The GOP's offices in Albany must have seemed like an outpost of the Vatican this week.

First Archbishop Timothy Dolan sent GOP Majority Leader Dean Skelos a widely reported warning salvo - calling in to an Albany radio show to claim that the marriage equality bill currently under consideration by the Senate could infringe on religious freedom.

Then, to underline his alarm, Dolan sent Bishop Nicholas DiMarzio of Brooklyn to visit Skelos' in his office on Friday morning.

Dolan, who spent the week expressing himself like a terrified protagonist in a cold-war espionage film, added:

'Last time I consulted an atlas, it is clear we are living in New York, in the United States of America – not in China or North Korea. In those countries, government presumes daily to 'redefine' rights, relationships, values, and natural law. There, communiqués from the government can dictate the size of families, who lives and who dies, and what the very definition of 'family' and 'marriage' means.'

Wait, who does that remind you of, Archbishop?

In fact, as Dolan knows, the Marriage Equality bill exempts all religious institutions from solemnizing same-sex weddings and offering their private facilities for celebrations. This means no gay couples will be storming into churches, temples and mosques to force spiritual leaders to marry them.

So Archbishop, if you have a strong objection, isn't it always better to ensure that it's based in fact?

It's not difficult to appreciate Dolan's concerns about an arrangement that challenges his faith - and, more to the point, his political influence - but he does himself no favors by overplaying his hand.

On Friday Dolan warned that the proposed marriage equality legislation posed an 'ominous threat' to society.

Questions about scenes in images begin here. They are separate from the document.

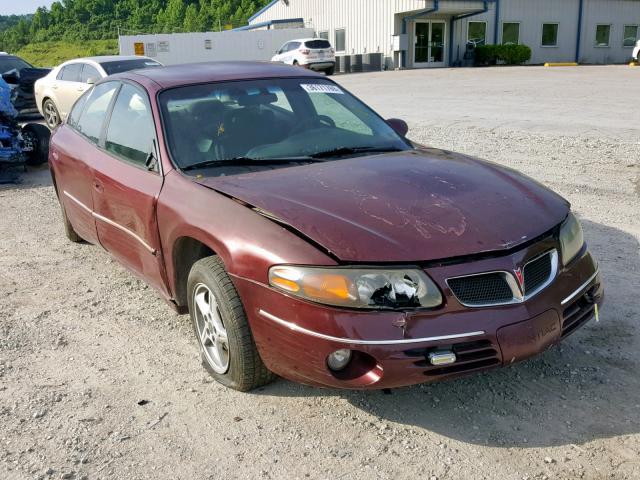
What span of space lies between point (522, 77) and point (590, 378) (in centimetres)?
2205

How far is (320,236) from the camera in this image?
279 centimetres

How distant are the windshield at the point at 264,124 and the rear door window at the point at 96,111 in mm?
871

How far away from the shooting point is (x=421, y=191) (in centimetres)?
321

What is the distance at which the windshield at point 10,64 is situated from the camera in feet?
51.3

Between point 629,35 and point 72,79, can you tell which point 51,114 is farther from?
point 629,35

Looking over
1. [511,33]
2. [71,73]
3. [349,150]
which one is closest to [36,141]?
[71,73]

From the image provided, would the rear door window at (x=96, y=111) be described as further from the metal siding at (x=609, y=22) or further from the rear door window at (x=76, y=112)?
the metal siding at (x=609, y=22)

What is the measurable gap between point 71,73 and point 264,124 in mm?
10226

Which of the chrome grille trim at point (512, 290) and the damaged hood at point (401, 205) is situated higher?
the damaged hood at point (401, 205)

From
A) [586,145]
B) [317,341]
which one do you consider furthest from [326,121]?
[586,145]

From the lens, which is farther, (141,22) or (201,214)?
(141,22)

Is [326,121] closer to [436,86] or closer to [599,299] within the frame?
[599,299]

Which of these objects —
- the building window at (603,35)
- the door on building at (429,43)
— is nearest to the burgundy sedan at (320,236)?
the door on building at (429,43)

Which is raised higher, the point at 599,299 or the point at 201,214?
the point at 201,214
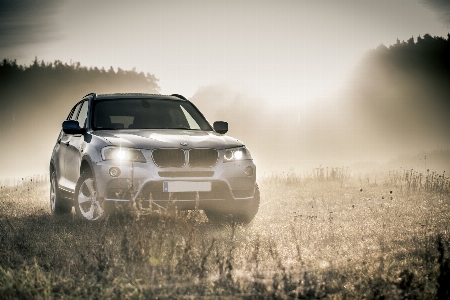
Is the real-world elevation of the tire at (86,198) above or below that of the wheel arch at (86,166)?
below

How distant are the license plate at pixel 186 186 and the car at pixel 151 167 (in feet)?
0.04

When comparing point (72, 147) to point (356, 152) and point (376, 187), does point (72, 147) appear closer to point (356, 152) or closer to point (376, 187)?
point (376, 187)

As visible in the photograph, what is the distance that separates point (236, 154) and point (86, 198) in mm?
2057

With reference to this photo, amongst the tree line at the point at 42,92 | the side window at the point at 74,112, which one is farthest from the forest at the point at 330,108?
the side window at the point at 74,112

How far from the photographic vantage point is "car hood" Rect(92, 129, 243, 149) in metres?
7.39

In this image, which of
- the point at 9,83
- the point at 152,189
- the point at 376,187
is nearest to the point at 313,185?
the point at 376,187

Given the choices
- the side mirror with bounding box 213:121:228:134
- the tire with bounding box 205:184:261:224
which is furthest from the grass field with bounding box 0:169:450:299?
the side mirror with bounding box 213:121:228:134

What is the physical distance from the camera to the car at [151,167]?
7152 millimetres

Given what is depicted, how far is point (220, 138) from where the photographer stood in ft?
26.3

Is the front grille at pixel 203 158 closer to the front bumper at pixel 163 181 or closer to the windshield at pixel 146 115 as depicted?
the front bumper at pixel 163 181

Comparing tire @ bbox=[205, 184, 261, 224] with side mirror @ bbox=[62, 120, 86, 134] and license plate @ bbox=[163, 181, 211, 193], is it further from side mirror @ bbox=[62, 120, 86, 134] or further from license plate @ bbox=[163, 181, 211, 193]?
side mirror @ bbox=[62, 120, 86, 134]

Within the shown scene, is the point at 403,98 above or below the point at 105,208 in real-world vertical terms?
above

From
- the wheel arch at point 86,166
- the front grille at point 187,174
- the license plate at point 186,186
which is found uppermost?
the wheel arch at point 86,166

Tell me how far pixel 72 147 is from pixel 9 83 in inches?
1393
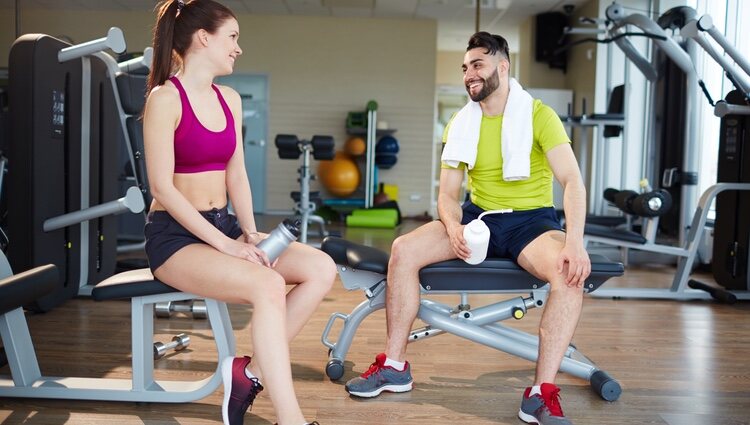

Really, Archbishop? Have you been to Connecticut lately? Here's what will actually happen: gay couples will finally avail of the same legal rights and entitlements that heterosexual couples take for granted.

Here's what will not happen, Archbishop: the zombie apocalypse.

It's a measure of Dolan's inability to win his own argument or even offer a convincing counterpoint that he's had to frame the debate in scare quotes and absurdly overheated language.

The truth is the New York State Catholic Conference, the lobbying arm of the Catholic Church here, has no intention of supporting a marriage equality bill no matter what the religious exemptions are.

'Our beliefs should not be viewed as discrimination against homosexual people,' Dolan, in a moment of sheer surrealism, added. But this is obvious nonsense: if you try to limit someone's behavior without actually protecting them or anybody else from anything, it's an attack.

'The Church affirms the basic human rights of gay men and women, and the state has rightly changed many laws to offer these men and women hospital visitation rights, bereavement leave, death benefits, insurance benefits, and the like.'

So, there you have it. In the Archbishops view gay people constitute about three fifths of a human being, and they ought to be satisfied.